If we are going to have a discussion about the greatest living perfumer it will never take place without Alberto Morillas being part of it. In 1999 M. Morillas founded the company Mizensir to produce home fragrance in the form of candles at first and later expanding to room sprays. Earlier this year it was announced that Mizensir would begin to produce perfumes. The initial collection is comprised of nine new perfumes. I am interested in trying all of them but the one which caused me to use my credit card and buy it blind was Eau de Gingembre.

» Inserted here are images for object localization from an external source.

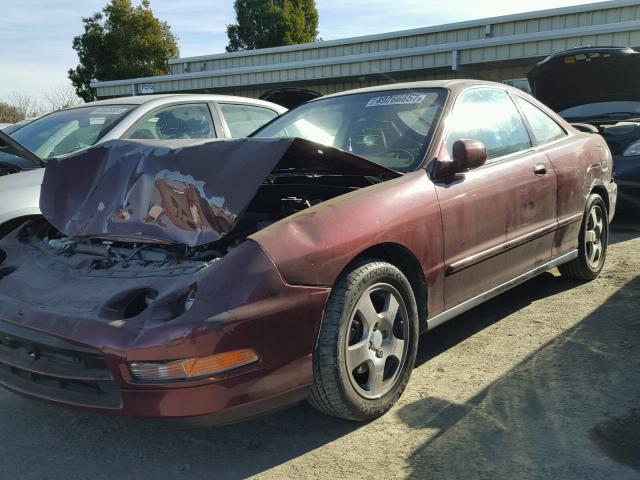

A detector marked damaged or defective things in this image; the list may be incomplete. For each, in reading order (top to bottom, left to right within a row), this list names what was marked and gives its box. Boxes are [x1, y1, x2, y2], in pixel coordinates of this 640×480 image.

crumpled hood [528, 47, 640, 113]
crumpled hood [40, 137, 398, 246]
damaged front end [0, 138, 398, 416]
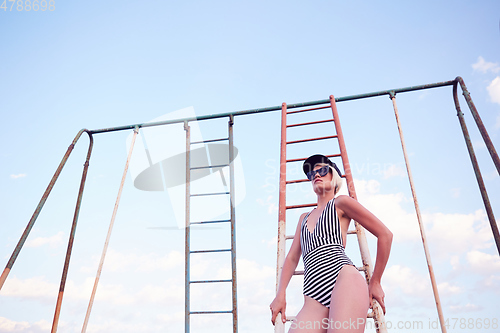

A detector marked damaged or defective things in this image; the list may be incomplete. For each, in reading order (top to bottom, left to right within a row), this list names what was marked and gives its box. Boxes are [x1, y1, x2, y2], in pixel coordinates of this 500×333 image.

rusty metal bar [0, 128, 91, 290]
rusty metal bar [51, 132, 94, 332]
rusty metal bar [81, 126, 139, 330]
rusty metal bar [330, 94, 388, 330]
rusty metal bar [388, 92, 448, 332]
rusty metal bar [454, 83, 500, 254]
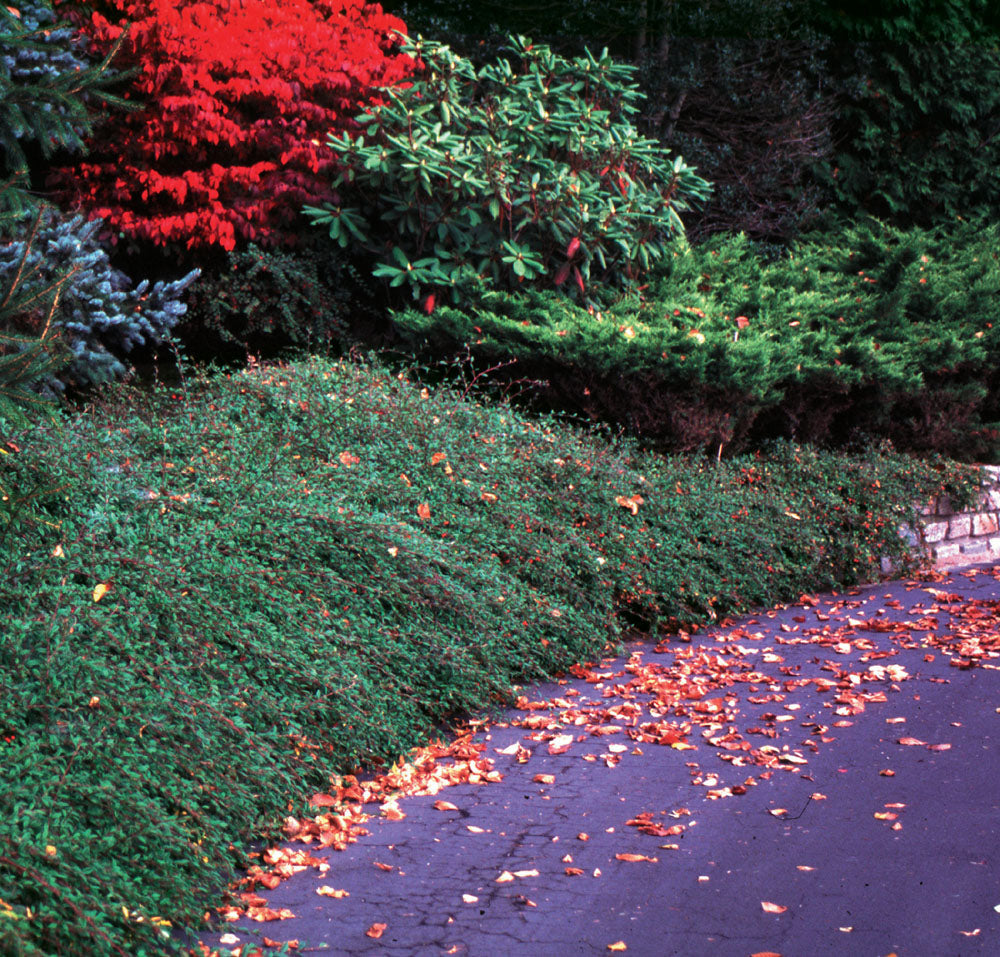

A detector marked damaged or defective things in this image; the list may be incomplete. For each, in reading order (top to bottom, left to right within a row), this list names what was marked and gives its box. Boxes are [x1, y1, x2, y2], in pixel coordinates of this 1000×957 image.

Gingerbread is almost always a fall through spring fragrance choice for me. In the heat of the summer it is just too sweet. What intrigued me about the note list for Eau de Gingembre was this looked like it might be a gingerbread for the warm-weather months. As I waited patiently for it to find its way to my mailbox I was completely delighted to find out that this was a gingerbread-based perfume which I could wear on a hot day. This is very much a gingerbread eau de cologne even though it says eau de parfum on the box. The architecture of cologne is present while the strength of eau de parfum adds longevity.

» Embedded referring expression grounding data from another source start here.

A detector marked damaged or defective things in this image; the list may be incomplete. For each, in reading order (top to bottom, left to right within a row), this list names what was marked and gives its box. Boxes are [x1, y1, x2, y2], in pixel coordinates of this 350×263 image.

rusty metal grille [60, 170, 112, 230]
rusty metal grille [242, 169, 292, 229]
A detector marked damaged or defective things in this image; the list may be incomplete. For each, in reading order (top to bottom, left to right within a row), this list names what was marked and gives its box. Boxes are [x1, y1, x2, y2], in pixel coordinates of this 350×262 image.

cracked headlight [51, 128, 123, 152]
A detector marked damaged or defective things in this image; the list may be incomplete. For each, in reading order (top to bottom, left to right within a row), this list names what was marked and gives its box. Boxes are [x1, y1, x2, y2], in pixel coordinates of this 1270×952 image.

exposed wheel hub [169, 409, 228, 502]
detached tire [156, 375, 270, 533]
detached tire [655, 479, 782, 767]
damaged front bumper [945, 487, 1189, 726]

M. Morillas opens Eau de Gingembre with a citrus flare of bergamot and petit grain combined with neroli. This is a classic cologne-style opening and M. Morillas allows it to provide that sunny energy these notes generally provide. The heart is where M. Morillas’ brilliance comes into play. His source of ginger is the supercritical fluid extracted version of ginger. This has the effect of having a much more multi-faceted scent profile. There is definitely more of the rooty character and there is also a subtle woody quality. It takes the normal synthetic versions of ginger and makes them seem flat and one dimensional. But ginger is not gingerbread something has to provide a creamy base. M. Morillas makes a fantastic choice in using fig leaves. The fig leaves provide that creamy quality converting the ginger into something richer and more gourmand. The other inspired part of this choice is it creates a very transparent version of gingerbread with this accord and not something too heavy. It all ends with the clean lines of cypress forming the woody base.
Eau de Gingembre has 10-12 hour longevity and average sillage.
Based on Eau de Gingembre I am very much looking forward to trying the other eight perfumes in the collection. There are definitely a couple, Mythique Vetyver and Musc Eternal, which almost ended up in my shopping cart too. I expect M. Morillas to have some more surprises for me when I finally try those and the others. For now the ability to cover myself in Eau de Gingembre while the summer continues on is enough for me.
Disclosure: this review was based on a bottle I purchased.